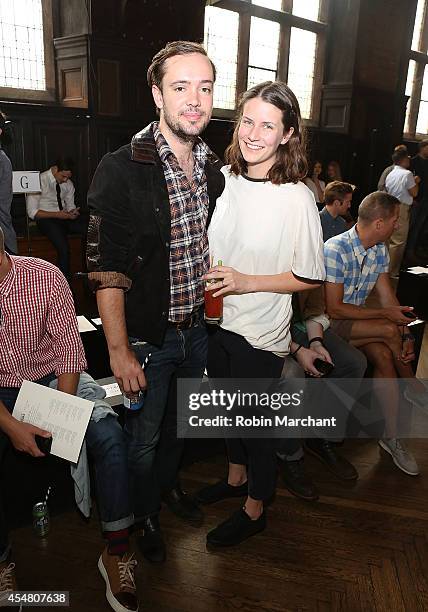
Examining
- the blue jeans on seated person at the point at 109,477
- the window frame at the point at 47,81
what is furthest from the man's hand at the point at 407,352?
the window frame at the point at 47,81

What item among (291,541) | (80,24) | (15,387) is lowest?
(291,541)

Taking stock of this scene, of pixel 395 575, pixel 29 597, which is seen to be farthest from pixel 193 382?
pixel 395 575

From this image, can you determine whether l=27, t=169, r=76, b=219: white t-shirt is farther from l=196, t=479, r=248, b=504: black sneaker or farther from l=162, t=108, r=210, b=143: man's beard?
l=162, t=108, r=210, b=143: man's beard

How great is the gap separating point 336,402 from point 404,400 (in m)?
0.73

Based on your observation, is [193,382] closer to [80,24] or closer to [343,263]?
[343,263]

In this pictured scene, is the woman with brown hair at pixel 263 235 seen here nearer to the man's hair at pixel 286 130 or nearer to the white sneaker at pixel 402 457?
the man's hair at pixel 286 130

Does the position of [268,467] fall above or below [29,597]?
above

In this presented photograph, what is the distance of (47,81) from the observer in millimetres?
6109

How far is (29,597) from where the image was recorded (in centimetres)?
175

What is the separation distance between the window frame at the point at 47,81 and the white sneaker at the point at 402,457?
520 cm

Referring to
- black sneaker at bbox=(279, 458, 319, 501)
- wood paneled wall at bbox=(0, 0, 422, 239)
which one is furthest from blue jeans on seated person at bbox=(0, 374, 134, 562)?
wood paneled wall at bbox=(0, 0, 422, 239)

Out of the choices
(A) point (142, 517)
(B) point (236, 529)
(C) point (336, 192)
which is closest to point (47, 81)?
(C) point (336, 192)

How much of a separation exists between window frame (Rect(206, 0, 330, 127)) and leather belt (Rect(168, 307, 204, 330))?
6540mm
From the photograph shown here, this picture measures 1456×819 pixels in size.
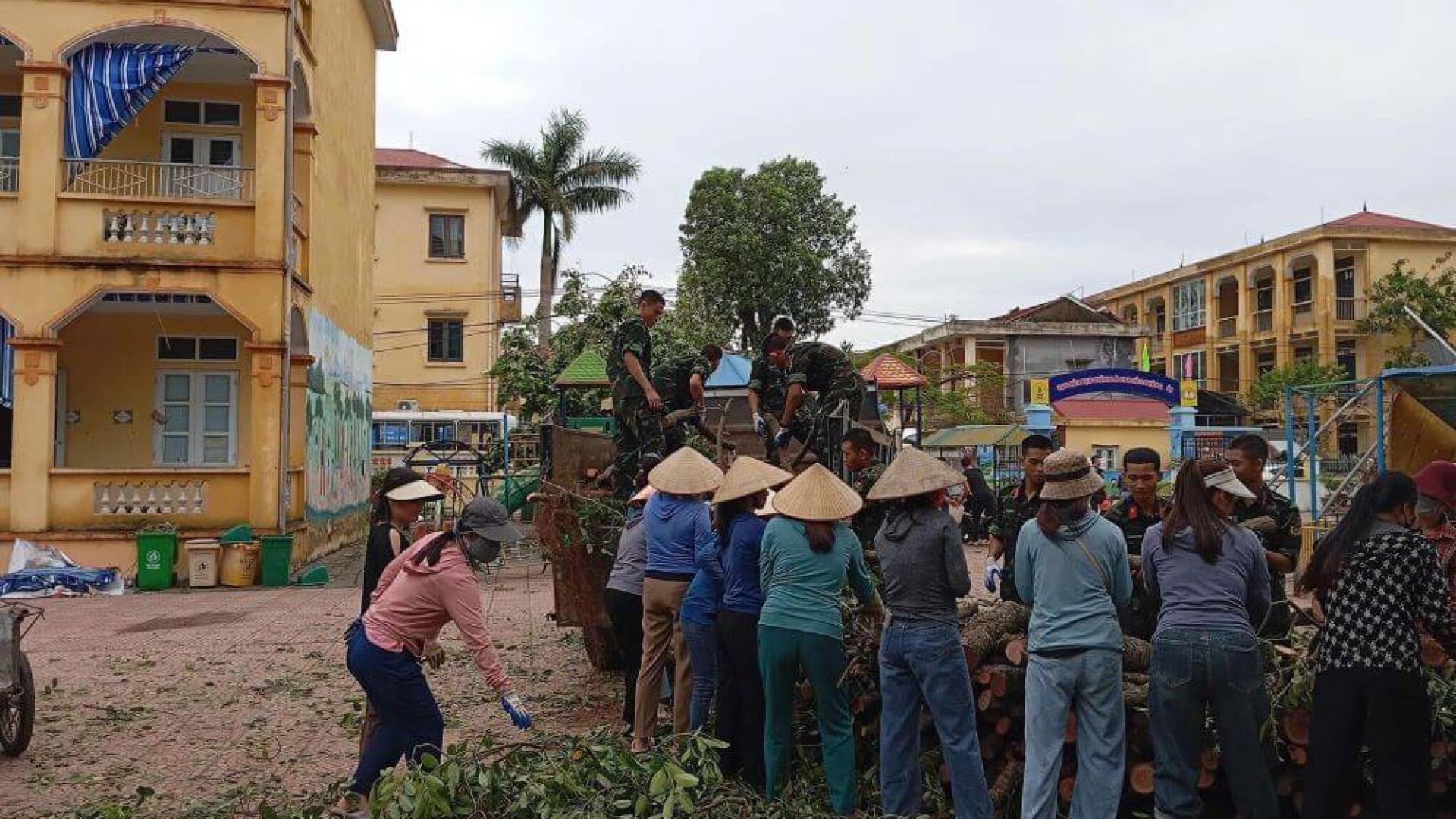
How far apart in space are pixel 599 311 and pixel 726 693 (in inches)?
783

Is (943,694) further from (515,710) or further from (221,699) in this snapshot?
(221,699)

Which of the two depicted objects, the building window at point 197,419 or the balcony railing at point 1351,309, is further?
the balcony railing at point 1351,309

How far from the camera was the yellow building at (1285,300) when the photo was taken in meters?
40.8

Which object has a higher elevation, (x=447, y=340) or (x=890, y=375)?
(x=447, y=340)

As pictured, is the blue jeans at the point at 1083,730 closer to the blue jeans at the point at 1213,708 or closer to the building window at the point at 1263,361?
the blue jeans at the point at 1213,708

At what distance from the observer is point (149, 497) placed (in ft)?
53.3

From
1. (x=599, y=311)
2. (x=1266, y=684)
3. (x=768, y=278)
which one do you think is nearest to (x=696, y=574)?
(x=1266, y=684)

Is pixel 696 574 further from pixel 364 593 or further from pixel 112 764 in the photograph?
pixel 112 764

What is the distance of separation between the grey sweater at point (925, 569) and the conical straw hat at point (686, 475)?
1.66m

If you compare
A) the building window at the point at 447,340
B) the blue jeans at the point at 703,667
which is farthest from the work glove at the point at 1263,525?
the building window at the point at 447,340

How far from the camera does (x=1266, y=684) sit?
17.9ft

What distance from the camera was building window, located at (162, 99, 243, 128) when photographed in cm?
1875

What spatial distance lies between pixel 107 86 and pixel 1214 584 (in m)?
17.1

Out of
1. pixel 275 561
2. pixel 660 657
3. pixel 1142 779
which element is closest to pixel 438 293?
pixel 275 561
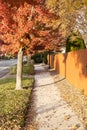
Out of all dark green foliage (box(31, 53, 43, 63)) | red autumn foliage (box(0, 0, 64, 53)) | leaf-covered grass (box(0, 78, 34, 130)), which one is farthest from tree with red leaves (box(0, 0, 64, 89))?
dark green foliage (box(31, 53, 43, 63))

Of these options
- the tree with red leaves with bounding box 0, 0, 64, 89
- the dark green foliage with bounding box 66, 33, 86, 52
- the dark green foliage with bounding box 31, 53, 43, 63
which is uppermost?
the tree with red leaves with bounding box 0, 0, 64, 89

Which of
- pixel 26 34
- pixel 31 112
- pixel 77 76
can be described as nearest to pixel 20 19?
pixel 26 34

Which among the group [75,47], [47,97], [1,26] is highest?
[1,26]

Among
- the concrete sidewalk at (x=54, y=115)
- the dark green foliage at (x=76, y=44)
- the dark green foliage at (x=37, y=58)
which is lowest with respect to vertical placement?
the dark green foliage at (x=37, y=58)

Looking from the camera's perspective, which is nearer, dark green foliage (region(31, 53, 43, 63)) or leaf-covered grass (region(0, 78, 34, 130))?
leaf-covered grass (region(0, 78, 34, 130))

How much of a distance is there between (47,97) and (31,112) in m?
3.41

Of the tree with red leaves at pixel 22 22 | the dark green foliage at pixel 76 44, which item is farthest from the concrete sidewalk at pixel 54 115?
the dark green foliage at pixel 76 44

#### REQUIREMENTS
Can you copy out, word for word, the part of the records above that opens with the line containing "Of the tree" and closes at the end of the records, both ends included?

#### SOLUTION FOR THIS EXERCISE
Of the tree with red leaves at pixel 22 22 | the dark green foliage at pixel 76 44, which item is farthest from the concrete sidewalk at pixel 54 115?
the dark green foliage at pixel 76 44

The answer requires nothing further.